BPAP with a timed back-up rate may have suppressed CSA more effectively than conventional CPAP or BPAP without a back-up rate. However, this treatment modality has not been tested for > 1 night of treatment in patients with CHF and CSA, and hence its effect on cardiovascular outcomes and clinical significance in such patients is unknown. Therefore, we tested the effects of flow-targeted dynamic BPAP on CSA in CHF patients with residual CSA on conventional treatment modalities such as CPAP or BPAP without a back-up rate who were studied over longer periods of time. Our clinical evaluation assessed the effects on CSR-CSA only during the first night of flow-targeted dynamic BPAP. Although it has been demonstrated in the CANPAP trial that the alleviation of CSR-CSA by positive airway pressure support are sustained over 2 years, it has to be confirmed in longer-term trials whether the elimination of CSR-CSA by flow-targeted dynamic BPAP is sustained over such time periods.
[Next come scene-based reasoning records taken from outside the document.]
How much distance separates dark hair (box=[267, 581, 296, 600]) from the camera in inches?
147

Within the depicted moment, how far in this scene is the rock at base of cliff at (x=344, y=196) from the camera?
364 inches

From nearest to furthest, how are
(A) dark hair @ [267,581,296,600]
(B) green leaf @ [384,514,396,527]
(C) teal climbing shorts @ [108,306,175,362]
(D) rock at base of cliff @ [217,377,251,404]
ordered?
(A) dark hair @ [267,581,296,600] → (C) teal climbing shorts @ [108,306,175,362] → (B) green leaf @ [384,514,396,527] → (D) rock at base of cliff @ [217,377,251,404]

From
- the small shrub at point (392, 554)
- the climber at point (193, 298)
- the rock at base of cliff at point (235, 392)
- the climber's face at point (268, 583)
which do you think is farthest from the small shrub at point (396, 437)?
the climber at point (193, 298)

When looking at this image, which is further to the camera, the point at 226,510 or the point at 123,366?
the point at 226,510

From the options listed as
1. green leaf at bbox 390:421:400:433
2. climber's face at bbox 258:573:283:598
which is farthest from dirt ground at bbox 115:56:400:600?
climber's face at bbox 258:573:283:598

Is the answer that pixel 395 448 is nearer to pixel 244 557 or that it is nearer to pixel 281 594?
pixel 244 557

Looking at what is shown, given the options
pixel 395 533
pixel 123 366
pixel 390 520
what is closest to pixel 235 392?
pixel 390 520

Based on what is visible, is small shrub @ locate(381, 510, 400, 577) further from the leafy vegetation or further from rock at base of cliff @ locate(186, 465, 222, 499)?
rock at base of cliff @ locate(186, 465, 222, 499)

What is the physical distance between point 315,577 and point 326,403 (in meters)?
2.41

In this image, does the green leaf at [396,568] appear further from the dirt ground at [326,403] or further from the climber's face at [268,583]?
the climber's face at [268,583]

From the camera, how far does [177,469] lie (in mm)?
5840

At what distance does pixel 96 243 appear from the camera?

There was a possible order effect in our study because the CPAP/BPAP study always preceded the flow-targeted dynamic BPAP evaluation. However, because subjects were exposed to the nightly use of a positive airway pressure device already for 27 weeks before this clinical evaluation, an order effect is unlikely to influence sleep quality and apnea/ hypopnea frequency. Thus, we do not believe this influenced our results. Finally, our results cannot be extrapolated to women because we studied only men.
In summary, flow-targeted dynamic BPAP effectively suppresses apneas and hypopneas in CHF patients with residual CSR-CSA receiving conventional CPAP/BPAP therapy. Flow-targeted dynamic BPAP was perceived as a comfortable treatment and subjectively improved sleep quality. In view of the current literature that suggests that suppression of CSR-CSA is a possible mechanism through which forms of positive airway pressure exert beneficial cardiovascular effects in patients with CHF and CSR-CSA, the longer-term effects on hemodynamics, cardiac function, and survival of dynamic BPAP support in patients with CHF merit further investigation.